- _Passage_
Male-to-female surgery seems to be more expensive than female-to-male surgery, according to CostHelper at The Philadelphia Center for Transgender Surgery:

basic male-to-female surgery ... would cost a little over \$30,000 while for basic female-to-male surgery ... would cost between \$12,000 and \\$25,000 depending on the type of genital surgery chosen.

For the cost-conscious governments, it seems that it'll be cheaper and preferable to have physiologically female children where half of the population will receive female-to-male gender reassignment surgery.

If you want to require medical intervention for both genders rather than just one, then you'll have to find a way you suppress the development of both male and female reproductive organs. In XY only population with TDF suppressed and in XX only population, you need to suppress the hormones that triggers vaginal development. This is to keep both pre-penis and pre-vagina cells undeveloped. In adulthood, you'll either artificially trigger pre-penis cells to start developing or undo the suppression of the hormones that triggers vaginal development. It's hard to know whether it would've been possible to trigger the development of primary sex organs at such a late age. Once the primary sex organ develops, the secondary sex organs should follow suit as they depend on the hormones produced by the primary sex organs.

Another complication for XY only population is that, since the mothers also have XY gene, then half of her egg will contain Y egg. That may cause two things, either reduced fertility because Y egg is either not viable or can only mate with X sperm. I don't know what would've happened with those born to the YY chromosome, they'll probably be non-viable. Also, if you want to maintain XY only population, you'll still have to suppress/abort all XX conception. This leads to a population with at best half the fertility of mixed chromosomes population. No such issues exists with XX only populations.

Note: I'm neither an expert in human reproductive system nor biology, so even though I try to base my answer on the sciences as I understand it, at least half of the things I said here is probably scientifically wrong.

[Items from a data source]

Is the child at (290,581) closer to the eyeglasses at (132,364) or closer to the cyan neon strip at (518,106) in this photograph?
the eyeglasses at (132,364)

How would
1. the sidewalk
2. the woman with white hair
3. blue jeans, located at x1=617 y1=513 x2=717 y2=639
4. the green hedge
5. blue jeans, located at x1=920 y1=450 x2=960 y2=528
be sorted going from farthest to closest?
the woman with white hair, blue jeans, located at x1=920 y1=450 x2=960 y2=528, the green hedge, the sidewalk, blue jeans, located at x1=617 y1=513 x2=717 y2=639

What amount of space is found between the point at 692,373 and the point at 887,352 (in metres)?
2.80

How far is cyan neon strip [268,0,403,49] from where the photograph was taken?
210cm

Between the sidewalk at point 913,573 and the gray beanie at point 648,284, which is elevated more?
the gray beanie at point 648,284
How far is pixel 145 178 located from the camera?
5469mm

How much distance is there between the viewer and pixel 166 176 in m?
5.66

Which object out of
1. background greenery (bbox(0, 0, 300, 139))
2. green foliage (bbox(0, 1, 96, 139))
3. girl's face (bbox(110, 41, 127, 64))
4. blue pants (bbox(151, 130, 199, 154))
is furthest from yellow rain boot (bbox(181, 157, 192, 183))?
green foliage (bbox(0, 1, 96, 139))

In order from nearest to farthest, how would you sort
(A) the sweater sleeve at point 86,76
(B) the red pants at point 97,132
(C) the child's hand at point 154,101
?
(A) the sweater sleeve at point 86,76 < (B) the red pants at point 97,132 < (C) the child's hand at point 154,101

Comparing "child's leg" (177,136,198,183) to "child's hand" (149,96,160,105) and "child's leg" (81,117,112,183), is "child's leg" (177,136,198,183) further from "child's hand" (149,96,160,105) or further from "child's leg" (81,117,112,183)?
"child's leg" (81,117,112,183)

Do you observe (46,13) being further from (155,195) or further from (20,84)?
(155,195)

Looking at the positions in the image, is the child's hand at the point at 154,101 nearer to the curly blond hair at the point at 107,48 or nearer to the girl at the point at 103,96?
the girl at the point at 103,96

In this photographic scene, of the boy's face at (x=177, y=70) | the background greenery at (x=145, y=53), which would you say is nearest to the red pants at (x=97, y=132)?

- _Problems to work on_
[1] Copy the portion of the passage that begins at the words "Male-to-female surgery seems" and stops after the words "gender reassignment surgery.".
[2] List every two-letter sex chromosome combination named in the passage.

- _Responses for each task_
[1]
Male-to-female surgery seems to be more expensive than female-to-male surgery, according to CostHelper at The Philadelphia Center for Transgender Surgery:

basic male-to-female surgery ... would cost a little over \$30,000 while for basic female-to-male surgery ... would cost between \$12,000 and \\$25,000 depending on the type of genital surgery chosen.

For the cost-conscious governments, it seems that it'll be cheaper and preferable to have physiologically female children where half of the population will receive female-to-male gender reassignment surgery.

[2] XY, XX, YY